- [What is required]: Set down, exactly as written, the lines from the line holding "förbrylla med nationsflaggan" to the end of the data, inclusive, skipping any pictures.

====================

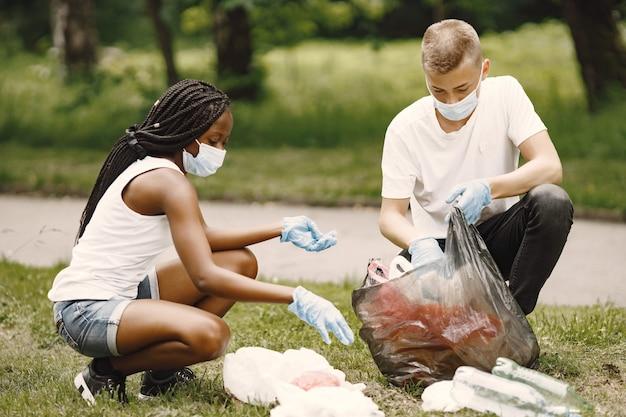Niña africana y niño europeo pivotando basura. activistas despejando el parque de lado.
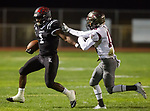 Lawndale, CA 09/29/17 - Jordan Wilmore (Lawndale #1) and Nathan Gottlieb (Torrance #18) in action during the Torrance vs Lawndale CIF Varsity football game at Lawndale High School.   Lawndale defeated Torrance 42-0.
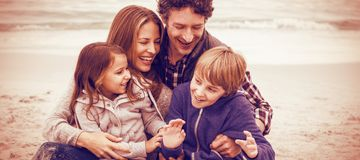 Cheerful parents with children at sea shore royalty free stock photo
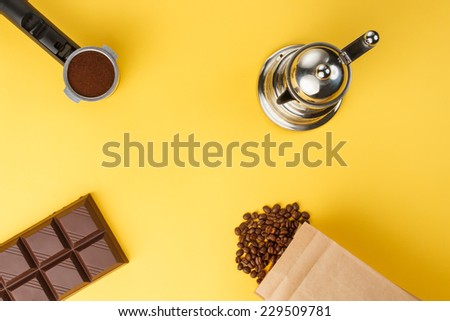 Coffee in a holder, coffee-beans, bar of chocolate, coffee-pot - stock photo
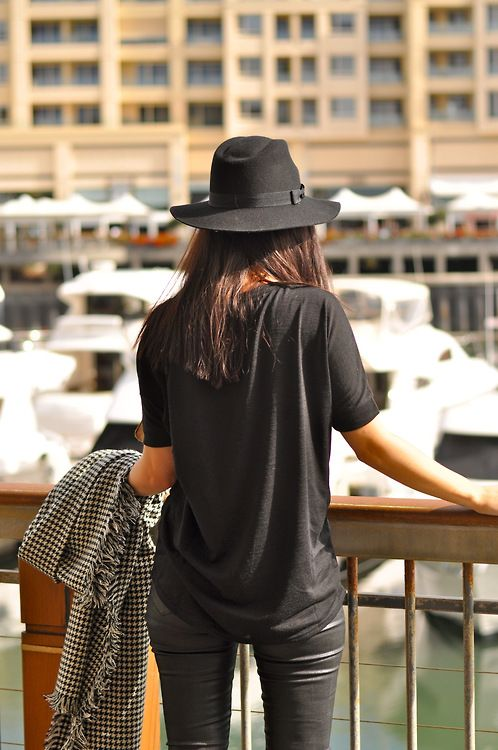 Shop this look for $51:  http://lookastic.com/women/looks/black-hat-and-black-crew-neck-t-shirt-and-black-and-white-scarf-and-black-skinny-pants/2465  — Black Hat  — Black Crew-neck T-shirt  — Black and White Houndstooth Scarf  — Black Leather Skinny Pants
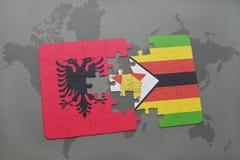 förbrylla med nationsflaggan av Albanien och Zimbabwe på en världskarta Arkivfoton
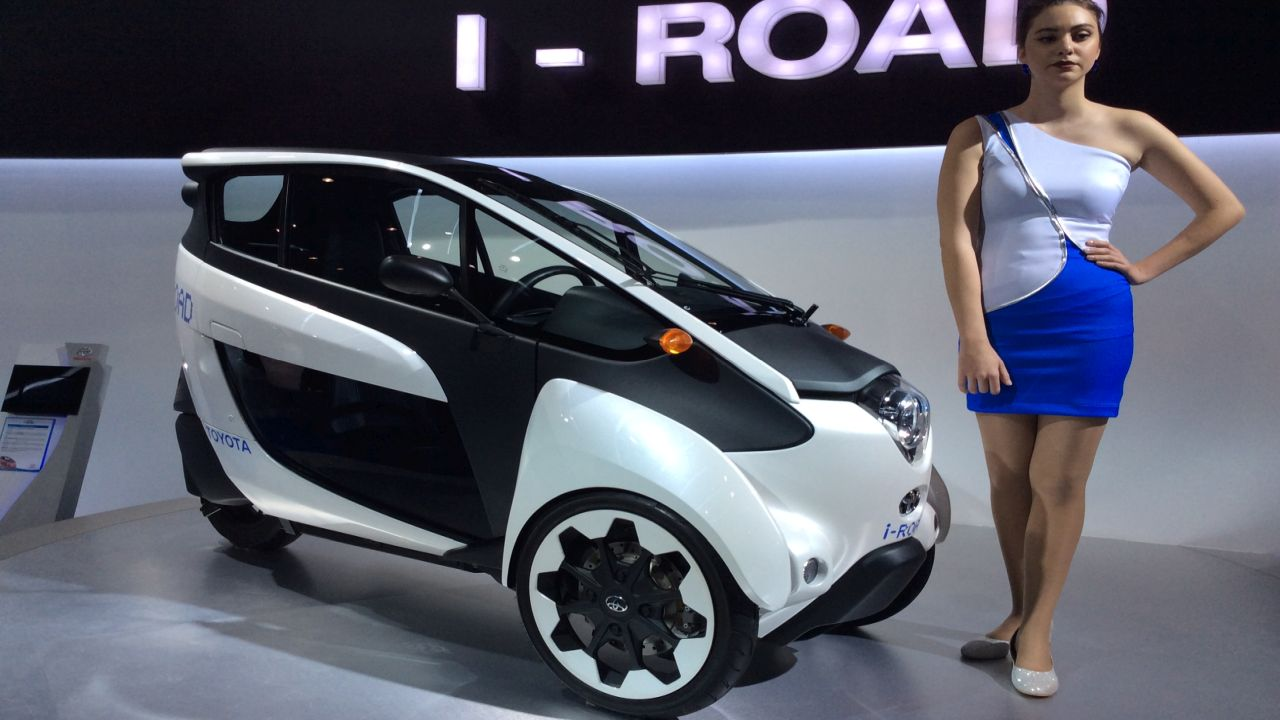 Toyota iRoad is twin seater, three wheeler concept. Powered by lithium ion batteries it can travel for 50kms on a single charge.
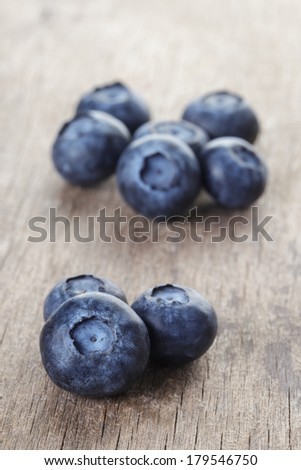 fresh blueberries on wood table, rustic style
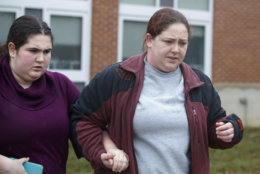 A mother walks her daughter, a student from Great Mills High School, to the car as she picks her up from Leonardtown High School in Leonardtown, Md., Tuesday, March 20, 2018.  A teenager wounded a girl and a boy inside his Maryland high school Tuesday before a school resource officer was able to intervene, and each of them fired one more round as the shooter was fatally wounded, a sheriff said. St. Mary's County Sheriff Tim Cameron said the student with the handgun was declared dead at a hospital, and the other two students were in critical condition.  (AP Photo/Carolyn Kaster)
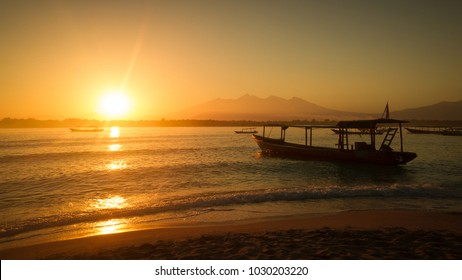 Seagoing boat on the sunrise. Volcano. Bali. Gili island.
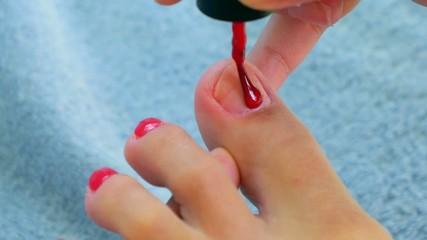 Closeup Red Pedicure. Woman Foot. Nail Polish.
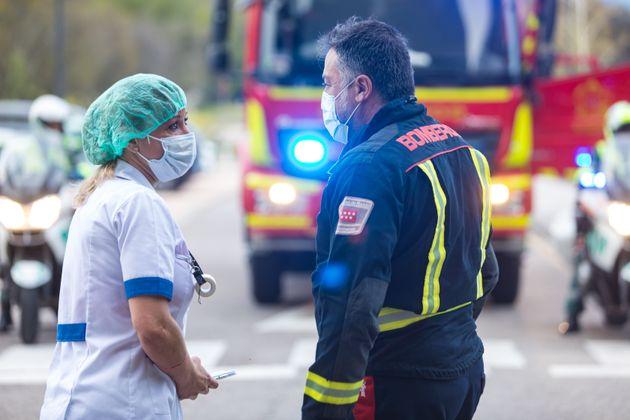 Enfermeira e bombeiro são vistos conversando do lado de fora do Hospital Geral Villalba em 5 de...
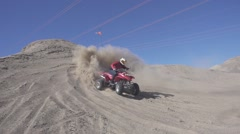 Slow motion shot of quad with big sand ejection front view Stock Footage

====================

- [Exercise answer]:
 förbrylla med nationsflaggan av Albanien och Zimbabwe på en världskarta Arkivfoton
 Toyota iRoad is twin seater, three wheeler concept. Powered by lithium ion batteries it can travel for 50kms on a single charge.
 fresh blueberries on wood table, rustic style
 A mother walks her daughter, a student from Great Mills High School, to the car as she picks her up from Leonardtown High School in Leonardtown, Md., Tuesday, March 20, 2018.  A teenager wounded a girl and a boy inside his Maryland high school Tuesday before a school resource officer was able to intervene, and each of them fired one more round as the shooter was fatally wounded, a sheriff said. St. Mary's County Sheriff Tim Cameron said the student with the handgun was declared dead at a hospital, and the other two students were in critical condition.  (AP Photo/Carolyn Kaster)
 Seagoing boat on the sunrise. Volcano. Bali. Gili island.
 Closeup Red Pedicure. Woman Foot. Nail Polish.
 Enfermeira e bombeiro são vistos conversando do lado de fora do Hospital Geral Villalba em 5 de...
 Slow motion shot of quad with big sand ejection front view Stock Footage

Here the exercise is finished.